Only the line containing "The Divine Fury Soundtrack" and the lines after it, through the end of the data below, are to be returned, each exactly as it stands.

Dataset entries ::
○ ○ ○ ○ ○ ○ ○

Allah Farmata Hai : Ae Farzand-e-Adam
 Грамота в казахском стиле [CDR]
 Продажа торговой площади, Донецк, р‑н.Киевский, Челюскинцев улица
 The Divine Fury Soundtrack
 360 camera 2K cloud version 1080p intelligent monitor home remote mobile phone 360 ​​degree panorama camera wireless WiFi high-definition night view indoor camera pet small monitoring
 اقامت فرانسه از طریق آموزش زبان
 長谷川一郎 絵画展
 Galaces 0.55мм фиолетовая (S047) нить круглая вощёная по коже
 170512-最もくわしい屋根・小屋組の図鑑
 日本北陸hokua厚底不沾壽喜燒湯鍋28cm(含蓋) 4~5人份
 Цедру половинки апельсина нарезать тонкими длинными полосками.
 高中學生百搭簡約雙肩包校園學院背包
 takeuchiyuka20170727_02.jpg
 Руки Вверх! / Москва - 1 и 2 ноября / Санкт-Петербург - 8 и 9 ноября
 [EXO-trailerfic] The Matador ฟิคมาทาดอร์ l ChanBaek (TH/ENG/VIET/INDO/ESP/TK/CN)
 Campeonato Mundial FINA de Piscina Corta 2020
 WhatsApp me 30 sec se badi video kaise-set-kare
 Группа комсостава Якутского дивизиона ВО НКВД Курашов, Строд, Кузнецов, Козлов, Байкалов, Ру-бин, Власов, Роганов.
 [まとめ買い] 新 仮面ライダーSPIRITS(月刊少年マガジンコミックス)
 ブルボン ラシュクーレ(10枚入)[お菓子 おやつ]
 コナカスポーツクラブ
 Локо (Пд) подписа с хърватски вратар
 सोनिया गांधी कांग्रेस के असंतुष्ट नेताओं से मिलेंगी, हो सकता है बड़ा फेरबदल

○ ○ ○ ○ ○ ○ ○

Output for this exercise ::
 The Divine Fury Soundtrack
 360 camera 2K cloud version 1080p intelligent monitor home remote mobile phone 360 ​​degree panorama camera wireless WiFi high-definition night view indoor camera pet small monitoring
 اقامت فرانسه از طریق آموزش زبان
 長谷川一郎 絵画展
 Galaces 0.55мм фиолетовая (S047) нить круглая вощёная по коже
 170512-最もくわしい屋根・小屋組の図鑑
 日本北陸hokua厚底不沾壽喜燒湯鍋28cm(含蓋) 4~5人份
 Цедру половинки апельсина нарезать тонкими длинными полосками.
 高中學生百搭簡約雙肩包校園學院背包
 takeuchiyuka20170727_02.jpg
 Руки Вверх! / Москва - 1 и 2 ноября / Санкт-Петербург - 8 и 9 ноября
 [EXO-trailerfic] The Matador ฟิคมาทาดอร์ l ChanBaek (TH/ENG/VIET/INDO/ESP/TK/CN)
 Campeonato Mundial FINA de Piscina Corta 2020
 WhatsApp me 30 sec se badi video kaise-set-kare
 Группа комсостава Якутского дивизиона ВО НКВД Курашов, Строд, Кузнецов, Козлов, Байкалов, Ру-бин, Власов, Роганов.
 [まとめ買い] 新 仮面ライダーSPIRITS(月刊少年マガジンコミックス)
 ブルボン ラシュクーレ(10枚入)[お菓子 おやつ]
 コナカスポーツクラブ
 Локо (Пд) подписа с хърватски вратар
 सोनिया गांधी कांग्रेस के असंतुष्ट नेताओं से मिलेंगी, हो सकता है बड़ा फेरबदल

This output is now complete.